Small technical improvements
- Develop a tiny anti‑sacrifice habit: on any move where your g‑file or h‑file might open, quickly scan for Bxh3 / Qxh3 / Qxg2 patterns before moving.
- Use a simple opening bullet points file (one page) for your Bc4/Giuoco lines: typical plans, one safe retreat, and one sharp line so you don’t get surprised.
- Continue the tactics streak — your Strength Adjusted Win Rate is about 50% which means small tactical gains will convert into more wins than losses.
Next steps & resources
- Study the motif you saw with short sessions: search and solve “Bxh3” / queen‑bishop mating patterns in your tactics trainer.
- Practice 10 rapid games with explicit goals: apply the in‑game checklist twice per game and record one missed tactic to review.
- If you want, send one annotated loss and I’ll give a short targeted post‑mortem (you can paste a critical position or a PGN).

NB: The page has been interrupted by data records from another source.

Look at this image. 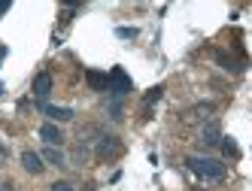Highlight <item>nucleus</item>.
<instances>
[{
	"mask_svg": "<svg viewBox=\"0 0 252 191\" xmlns=\"http://www.w3.org/2000/svg\"><path fill=\"white\" fill-rule=\"evenodd\" d=\"M0 94H3V85H0Z\"/></svg>",
	"mask_w": 252,
	"mask_h": 191,
	"instance_id": "obj_19",
	"label": "nucleus"
},
{
	"mask_svg": "<svg viewBox=\"0 0 252 191\" xmlns=\"http://www.w3.org/2000/svg\"><path fill=\"white\" fill-rule=\"evenodd\" d=\"M186 167L194 173L197 179H204V182H222L225 173H228L222 161H216V158H201V155H191V158H186Z\"/></svg>",
	"mask_w": 252,
	"mask_h": 191,
	"instance_id": "obj_1",
	"label": "nucleus"
},
{
	"mask_svg": "<svg viewBox=\"0 0 252 191\" xmlns=\"http://www.w3.org/2000/svg\"><path fill=\"white\" fill-rule=\"evenodd\" d=\"M161 94H164V88H161V85H155V88H149V94L143 97V112H146V118H149V112H152V103L161 100Z\"/></svg>",
	"mask_w": 252,
	"mask_h": 191,
	"instance_id": "obj_10",
	"label": "nucleus"
},
{
	"mask_svg": "<svg viewBox=\"0 0 252 191\" xmlns=\"http://www.w3.org/2000/svg\"><path fill=\"white\" fill-rule=\"evenodd\" d=\"M37 109L52 118V125H55V121H70V118L76 115L70 107H52V103H46V100H37Z\"/></svg>",
	"mask_w": 252,
	"mask_h": 191,
	"instance_id": "obj_4",
	"label": "nucleus"
},
{
	"mask_svg": "<svg viewBox=\"0 0 252 191\" xmlns=\"http://www.w3.org/2000/svg\"><path fill=\"white\" fill-rule=\"evenodd\" d=\"M201 143H204V146H219V143H222V128H219V121H207V125L201 128Z\"/></svg>",
	"mask_w": 252,
	"mask_h": 191,
	"instance_id": "obj_6",
	"label": "nucleus"
},
{
	"mask_svg": "<svg viewBox=\"0 0 252 191\" xmlns=\"http://www.w3.org/2000/svg\"><path fill=\"white\" fill-rule=\"evenodd\" d=\"M40 136L46 140V146H61L64 143V134L58 125H52V121H46V125H40Z\"/></svg>",
	"mask_w": 252,
	"mask_h": 191,
	"instance_id": "obj_8",
	"label": "nucleus"
},
{
	"mask_svg": "<svg viewBox=\"0 0 252 191\" xmlns=\"http://www.w3.org/2000/svg\"><path fill=\"white\" fill-rule=\"evenodd\" d=\"M137 33H140L137 27H116V37L119 40H137Z\"/></svg>",
	"mask_w": 252,
	"mask_h": 191,
	"instance_id": "obj_14",
	"label": "nucleus"
},
{
	"mask_svg": "<svg viewBox=\"0 0 252 191\" xmlns=\"http://www.w3.org/2000/svg\"><path fill=\"white\" fill-rule=\"evenodd\" d=\"M216 61H219V64L225 67V70H234V73H237V70H243V61L237 64V61H234L231 55H225V52H216Z\"/></svg>",
	"mask_w": 252,
	"mask_h": 191,
	"instance_id": "obj_12",
	"label": "nucleus"
},
{
	"mask_svg": "<svg viewBox=\"0 0 252 191\" xmlns=\"http://www.w3.org/2000/svg\"><path fill=\"white\" fill-rule=\"evenodd\" d=\"M22 167L28 170V173H33V176H40V173H43V158H40V152H31V149H25L22 152Z\"/></svg>",
	"mask_w": 252,
	"mask_h": 191,
	"instance_id": "obj_7",
	"label": "nucleus"
},
{
	"mask_svg": "<svg viewBox=\"0 0 252 191\" xmlns=\"http://www.w3.org/2000/svg\"><path fill=\"white\" fill-rule=\"evenodd\" d=\"M85 82L92 85L94 91H106V73H97V70H88V73H85Z\"/></svg>",
	"mask_w": 252,
	"mask_h": 191,
	"instance_id": "obj_11",
	"label": "nucleus"
},
{
	"mask_svg": "<svg viewBox=\"0 0 252 191\" xmlns=\"http://www.w3.org/2000/svg\"><path fill=\"white\" fill-rule=\"evenodd\" d=\"M110 115L119 121L122 118V100H110Z\"/></svg>",
	"mask_w": 252,
	"mask_h": 191,
	"instance_id": "obj_15",
	"label": "nucleus"
},
{
	"mask_svg": "<svg viewBox=\"0 0 252 191\" xmlns=\"http://www.w3.org/2000/svg\"><path fill=\"white\" fill-rule=\"evenodd\" d=\"M40 158H43L46 164H52V167H67V158H64V152H61L58 146H46V149L40 152Z\"/></svg>",
	"mask_w": 252,
	"mask_h": 191,
	"instance_id": "obj_9",
	"label": "nucleus"
},
{
	"mask_svg": "<svg viewBox=\"0 0 252 191\" xmlns=\"http://www.w3.org/2000/svg\"><path fill=\"white\" fill-rule=\"evenodd\" d=\"M3 12H9V0H0V15Z\"/></svg>",
	"mask_w": 252,
	"mask_h": 191,
	"instance_id": "obj_18",
	"label": "nucleus"
},
{
	"mask_svg": "<svg viewBox=\"0 0 252 191\" xmlns=\"http://www.w3.org/2000/svg\"><path fill=\"white\" fill-rule=\"evenodd\" d=\"M52 85H55V82H52V73H37V76H33V85H31V91H33V97H37V100H46L49 94H52Z\"/></svg>",
	"mask_w": 252,
	"mask_h": 191,
	"instance_id": "obj_5",
	"label": "nucleus"
},
{
	"mask_svg": "<svg viewBox=\"0 0 252 191\" xmlns=\"http://www.w3.org/2000/svg\"><path fill=\"white\" fill-rule=\"evenodd\" d=\"M222 149H225V155H231L234 161H240V155H243V152H240V146L234 143L231 136H222Z\"/></svg>",
	"mask_w": 252,
	"mask_h": 191,
	"instance_id": "obj_13",
	"label": "nucleus"
},
{
	"mask_svg": "<svg viewBox=\"0 0 252 191\" xmlns=\"http://www.w3.org/2000/svg\"><path fill=\"white\" fill-rule=\"evenodd\" d=\"M134 88V82H131V76L122 70V67H113L110 70V76H106V91H110V97L113 100H122V97H128V91Z\"/></svg>",
	"mask_w": 252,
	"mask_h": 191,
	"instance_id": "obj_2",
	"label": "nucleus"
},
{
	"mask_svg": "<svg viewBox=\"0 0 252 191\" xmlns=\"http://www.w3.org/2000/svg\"><path fill=\"white\" fill-rule=\"evenodd\" d=\"M125 152V143L119 140V136H100L97 146H94V155H97V161H116L119 155Z\"/></svg>",
	"mask_w": 252,
	"mask_h": 191,
	"instance_id": "obj_3",
	"label": "nucleus"
},
{
	"mask_svg": "<svg viewBox=\"0 0 252 191\" xmlns=\"http://www.w3.org/2000/svg\"><path fill=\"white\" fill-rule=\"evenodd\" d=\"M49 191H76L70 182H55V185H49Z\"/></svg>",
	"mask_w": 252,
	"mask_h": 191,
	"instance_id": "obj_16",
	"label": "nucleus"
},
{
	"mask_svg": "<svg viewBox=\"0 0 252 191\" xmlns=\"http://www.w3.org/2000/svg\"><path fill=\"white\" fill-rule=\"evenodd\" d=\"M6 158H9V149H6V146H3V143H0V164H3V161H6Z\"/></svg>",
	"mask_w": 252,
	"mask_h": 191,
	"instance_id": "obj_17",
	"label": "nucleus"
}]
</instances>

For example, review your game vs natro where the kingside tactics decided the game.
Final encouragement
Your long-term rating history and recent positive slopes show real improvement — you just need to tighten up a few tactical and safety habits for more consistent results. Keep using your active style but add one defensive habit: always check opponent’s forcing replies before opening pawns near your king.
Si quieres, I can prepare 10 tactical puzzles (Greek‑gift themed) and a short one‑page opening checklist for your most-played lines.